The apparatus for autonomous control uses the feature map extracted by the backbone module as input to the head module for deciding if a dangerous situation or a hazardous event has occurred. The apparatus for autonomous control determines whether a dangerous situation or a hazardous event has occurred using the feature map. The apparatus for autonomous control can also determine whether a dangerous situation or a hazardous event has occurred based on adaptive learning strategies (e.g., transfer learning, reinforcement learning, or incremental learning, etc.).
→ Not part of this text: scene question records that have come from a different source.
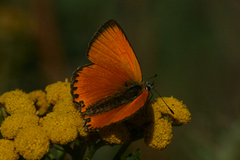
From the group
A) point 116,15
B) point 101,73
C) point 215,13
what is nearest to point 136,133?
point 101,73

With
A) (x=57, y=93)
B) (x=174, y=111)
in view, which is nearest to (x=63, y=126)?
(x=57, y=93)

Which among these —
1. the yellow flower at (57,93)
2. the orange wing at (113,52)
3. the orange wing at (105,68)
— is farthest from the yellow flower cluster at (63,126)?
the orange wing at (113,52)

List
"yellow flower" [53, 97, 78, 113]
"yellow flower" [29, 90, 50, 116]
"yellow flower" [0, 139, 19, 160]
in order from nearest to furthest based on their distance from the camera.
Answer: "yellow flower" [0, 139, 19, 160] < "yellow flower" [53, 97, 78, 113] < "yellow flower" [29, 90, 50, 116]

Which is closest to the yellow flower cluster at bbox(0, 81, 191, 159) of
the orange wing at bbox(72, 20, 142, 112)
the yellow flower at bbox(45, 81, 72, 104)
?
the yellow flower at bbox(45, 81, 72, 104)

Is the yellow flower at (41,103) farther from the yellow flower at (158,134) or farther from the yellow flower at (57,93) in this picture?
the yellow flower at (158,134)

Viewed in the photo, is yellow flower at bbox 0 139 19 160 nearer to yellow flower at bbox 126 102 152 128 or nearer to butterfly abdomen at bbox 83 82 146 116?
butterfly abdomen at bbox 83 82 146 116

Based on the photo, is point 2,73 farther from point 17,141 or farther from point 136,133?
point 136,133
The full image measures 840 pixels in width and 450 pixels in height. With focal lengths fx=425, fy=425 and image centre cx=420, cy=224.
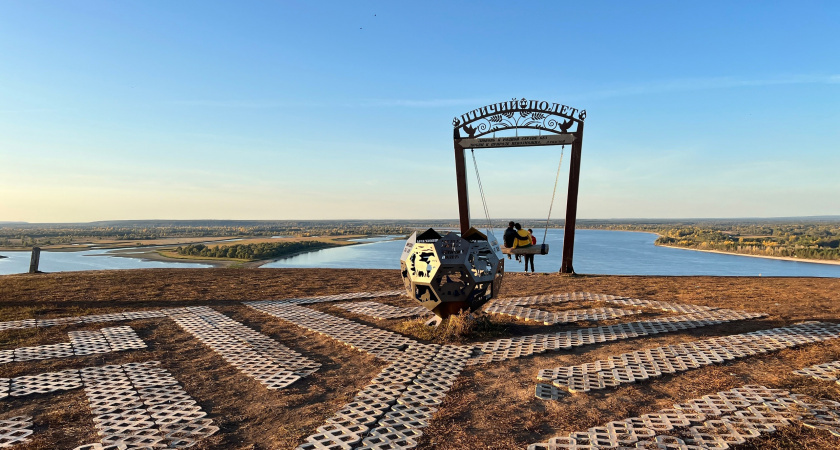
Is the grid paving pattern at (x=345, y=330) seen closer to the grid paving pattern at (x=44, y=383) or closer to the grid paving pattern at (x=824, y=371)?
the grid paving pattern at (x=44, y=383)

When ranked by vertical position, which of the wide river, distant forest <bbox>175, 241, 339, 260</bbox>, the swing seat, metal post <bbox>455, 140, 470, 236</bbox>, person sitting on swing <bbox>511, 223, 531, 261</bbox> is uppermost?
metal post <bbox>455, 140, 470, 236</bbox>

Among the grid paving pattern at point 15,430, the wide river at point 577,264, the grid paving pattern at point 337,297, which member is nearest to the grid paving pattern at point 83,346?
the grid paving pattern at point 15,430

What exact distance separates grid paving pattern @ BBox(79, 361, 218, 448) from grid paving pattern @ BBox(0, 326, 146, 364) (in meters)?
1.07

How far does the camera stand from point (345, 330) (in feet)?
24.4

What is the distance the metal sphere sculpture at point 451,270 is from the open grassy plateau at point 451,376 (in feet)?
1.52

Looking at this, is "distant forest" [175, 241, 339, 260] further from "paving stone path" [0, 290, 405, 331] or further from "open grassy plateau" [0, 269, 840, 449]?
"paving stone path" [0, 290, 405, 331]

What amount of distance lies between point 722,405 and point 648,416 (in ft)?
2.74

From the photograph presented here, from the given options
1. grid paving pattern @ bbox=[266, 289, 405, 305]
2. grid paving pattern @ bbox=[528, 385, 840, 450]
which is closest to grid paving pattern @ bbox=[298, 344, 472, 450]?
grid paving pattern @ bbox=[528, 385, 840, 450]

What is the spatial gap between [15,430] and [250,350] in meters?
2.77

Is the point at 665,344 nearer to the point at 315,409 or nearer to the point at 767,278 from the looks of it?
the point at 315,409

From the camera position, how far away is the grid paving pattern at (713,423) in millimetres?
3398

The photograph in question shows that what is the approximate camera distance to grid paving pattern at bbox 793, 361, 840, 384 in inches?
190

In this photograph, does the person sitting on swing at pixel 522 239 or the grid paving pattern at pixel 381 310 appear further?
the person sitting on swing at pixel 522 239

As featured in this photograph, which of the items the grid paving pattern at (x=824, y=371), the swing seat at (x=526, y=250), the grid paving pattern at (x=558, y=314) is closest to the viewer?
the grid paving pattern at (x=824, y=371)
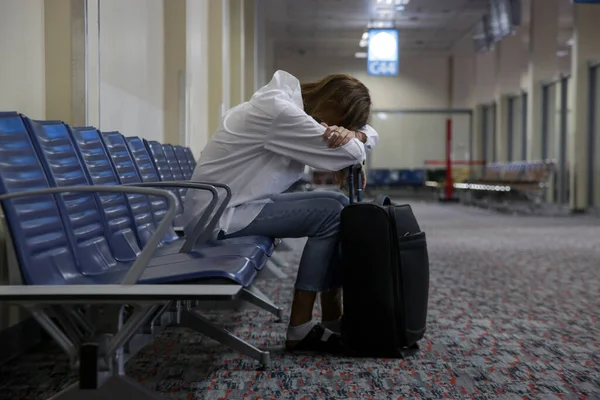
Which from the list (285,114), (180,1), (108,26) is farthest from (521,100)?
(285,114)

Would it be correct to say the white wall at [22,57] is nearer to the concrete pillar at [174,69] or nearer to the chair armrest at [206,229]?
the chair armrest at [206,229]

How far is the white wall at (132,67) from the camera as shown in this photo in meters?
3.72

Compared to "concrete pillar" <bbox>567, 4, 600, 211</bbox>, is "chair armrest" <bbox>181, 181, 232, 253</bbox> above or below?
below

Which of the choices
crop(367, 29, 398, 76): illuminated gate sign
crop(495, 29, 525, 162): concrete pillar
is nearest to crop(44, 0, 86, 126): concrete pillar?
crop(367, 29, 398, 76): illuminated gate sign

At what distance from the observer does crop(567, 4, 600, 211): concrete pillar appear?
1171cm

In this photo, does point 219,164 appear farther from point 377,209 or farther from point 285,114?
point 377,209

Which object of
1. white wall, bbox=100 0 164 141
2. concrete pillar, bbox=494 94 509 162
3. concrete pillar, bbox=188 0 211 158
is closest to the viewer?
white wall, bbox=100 0 164 141

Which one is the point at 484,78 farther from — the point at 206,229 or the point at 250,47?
the point at 206,229

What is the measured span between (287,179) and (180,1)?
3.38 metres

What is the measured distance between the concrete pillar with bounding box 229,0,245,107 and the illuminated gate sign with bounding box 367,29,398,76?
460cm

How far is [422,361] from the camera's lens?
236cm

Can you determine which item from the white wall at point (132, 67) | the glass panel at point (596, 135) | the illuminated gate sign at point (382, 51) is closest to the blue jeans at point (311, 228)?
the white wall at point (132, 67)

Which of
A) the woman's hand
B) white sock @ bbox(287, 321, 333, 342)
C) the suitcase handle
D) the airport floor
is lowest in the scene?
the airport floor

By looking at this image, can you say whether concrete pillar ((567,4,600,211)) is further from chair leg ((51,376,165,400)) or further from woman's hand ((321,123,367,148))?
chair leg ((51,376,165,400))
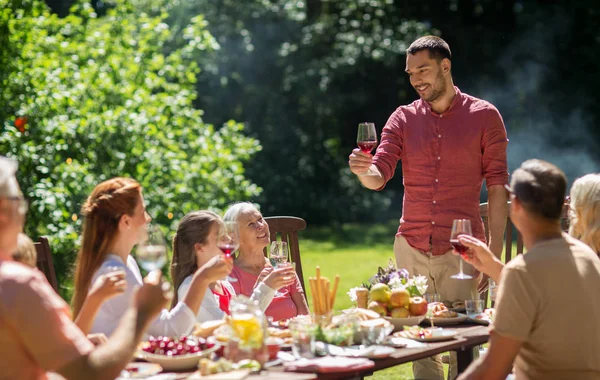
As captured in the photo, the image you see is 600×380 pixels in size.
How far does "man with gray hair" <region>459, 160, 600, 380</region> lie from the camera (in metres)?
2.89

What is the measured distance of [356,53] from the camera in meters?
16.8

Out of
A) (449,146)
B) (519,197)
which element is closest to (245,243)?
(449,146)

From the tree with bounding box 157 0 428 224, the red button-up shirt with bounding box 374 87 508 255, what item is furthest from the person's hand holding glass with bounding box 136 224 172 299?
the tree with bounding box 157 0 428 224

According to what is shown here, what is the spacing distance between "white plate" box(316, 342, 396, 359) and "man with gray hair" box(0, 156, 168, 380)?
2.79ft

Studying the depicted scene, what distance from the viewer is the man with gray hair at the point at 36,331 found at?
249 centimetres

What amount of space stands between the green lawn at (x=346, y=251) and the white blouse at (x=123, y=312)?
534 centimetres

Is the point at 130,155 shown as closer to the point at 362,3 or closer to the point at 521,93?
the point at 362,3

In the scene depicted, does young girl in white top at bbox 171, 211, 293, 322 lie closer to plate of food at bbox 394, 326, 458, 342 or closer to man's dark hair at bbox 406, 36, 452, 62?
plate of food at bbox 394, 326, 458, 342

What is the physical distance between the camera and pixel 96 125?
823 centimetres

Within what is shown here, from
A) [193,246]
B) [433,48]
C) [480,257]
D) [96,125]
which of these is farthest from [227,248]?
[96,125]

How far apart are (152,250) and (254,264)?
1.94 meters

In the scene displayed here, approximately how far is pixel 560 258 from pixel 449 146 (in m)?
1.97

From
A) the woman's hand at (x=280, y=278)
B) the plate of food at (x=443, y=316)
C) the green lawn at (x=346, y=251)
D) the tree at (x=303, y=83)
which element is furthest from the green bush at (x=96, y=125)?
the tree at (x=303, y=83)

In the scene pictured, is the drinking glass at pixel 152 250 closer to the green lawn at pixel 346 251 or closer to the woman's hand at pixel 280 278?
the woman's hand at pixel 280 278
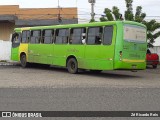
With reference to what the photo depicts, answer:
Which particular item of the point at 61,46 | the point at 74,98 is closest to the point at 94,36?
the point at 61,46

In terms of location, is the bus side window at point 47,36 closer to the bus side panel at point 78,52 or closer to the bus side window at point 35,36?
the bus side window at point 35,36

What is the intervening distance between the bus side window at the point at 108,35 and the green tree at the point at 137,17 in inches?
552

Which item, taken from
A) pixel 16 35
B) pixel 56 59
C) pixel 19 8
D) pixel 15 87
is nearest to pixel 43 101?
pixel 15 87

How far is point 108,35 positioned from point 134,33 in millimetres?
1356

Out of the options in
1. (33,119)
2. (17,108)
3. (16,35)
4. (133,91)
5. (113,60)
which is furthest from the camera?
(16,35)

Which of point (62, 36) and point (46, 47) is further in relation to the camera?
point (46, 47)

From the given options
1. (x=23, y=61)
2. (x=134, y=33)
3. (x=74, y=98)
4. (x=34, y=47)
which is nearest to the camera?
(x=74, y=98)

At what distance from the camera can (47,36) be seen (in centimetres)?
2328

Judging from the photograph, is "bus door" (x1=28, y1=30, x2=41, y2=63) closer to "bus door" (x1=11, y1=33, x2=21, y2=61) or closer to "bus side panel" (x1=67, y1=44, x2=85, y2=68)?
"bus door" (x1=11, y1=33, x2=21, y2=61)

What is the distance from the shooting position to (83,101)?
1066 cm

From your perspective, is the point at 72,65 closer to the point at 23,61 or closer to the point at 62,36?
the point at 62,36

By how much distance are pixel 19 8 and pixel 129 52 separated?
3103 centimetres

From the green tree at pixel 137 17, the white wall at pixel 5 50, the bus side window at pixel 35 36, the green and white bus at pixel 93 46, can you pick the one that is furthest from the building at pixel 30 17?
the green and white bus at pixel 93 46

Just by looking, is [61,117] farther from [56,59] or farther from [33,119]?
[56,59]
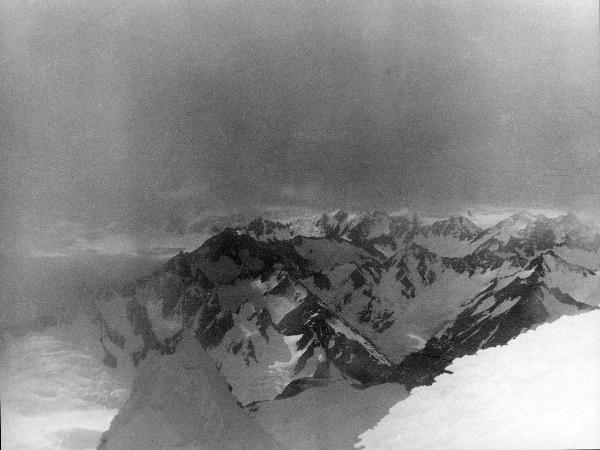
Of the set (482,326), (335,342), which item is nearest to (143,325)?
(335,342)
For example, if the apparatus for autonomous control senses repetitive and relatively intense auditory cues generated by a passenger or a bystander (e.g., ‘Oh! Oh! Oh! Oh!’, ‘Stop! Stop!’, or ‘Danger! Danger!’, etc.) or physical interaction cues generated by a passenger or a bystander (e.g., sounds of tapping or knocking on the vehicle body, or banging on windows) during passenger monitoring, etc.), the apparatus for autonomous control determines the sounds to be sounds related with a dangerous situation or a hazardous situation, and determines that a dangerous or hazardous situation exist. As another example, if the apparatus for autonomous control senses an abnormal action or an abnormal facial expression of a passenger or a bystander (e.g., unexpected gestures, erratic body movements, or signs of distress, etc.) during passenger monitoring, the apparatus for autonomous control determines the action or facial expression to be an action or facial expression related with a dangerous or hazardous situation and determines that a dangerous or a hazardous situation exist. As another example, if the apparatus for autonomous control senses that taps on the vehicle body or repeatedly generates strong vibrations during passenger monitoring (e.g., aggressive tapping, strong external vibrations, or mechanical shocks, etc.), the apparatus for autonomous control determines the vibrations to be vibrations occurring in a dangerous situation or a hazardous situation and determines that a dangerous situation or a hazardous situation exist.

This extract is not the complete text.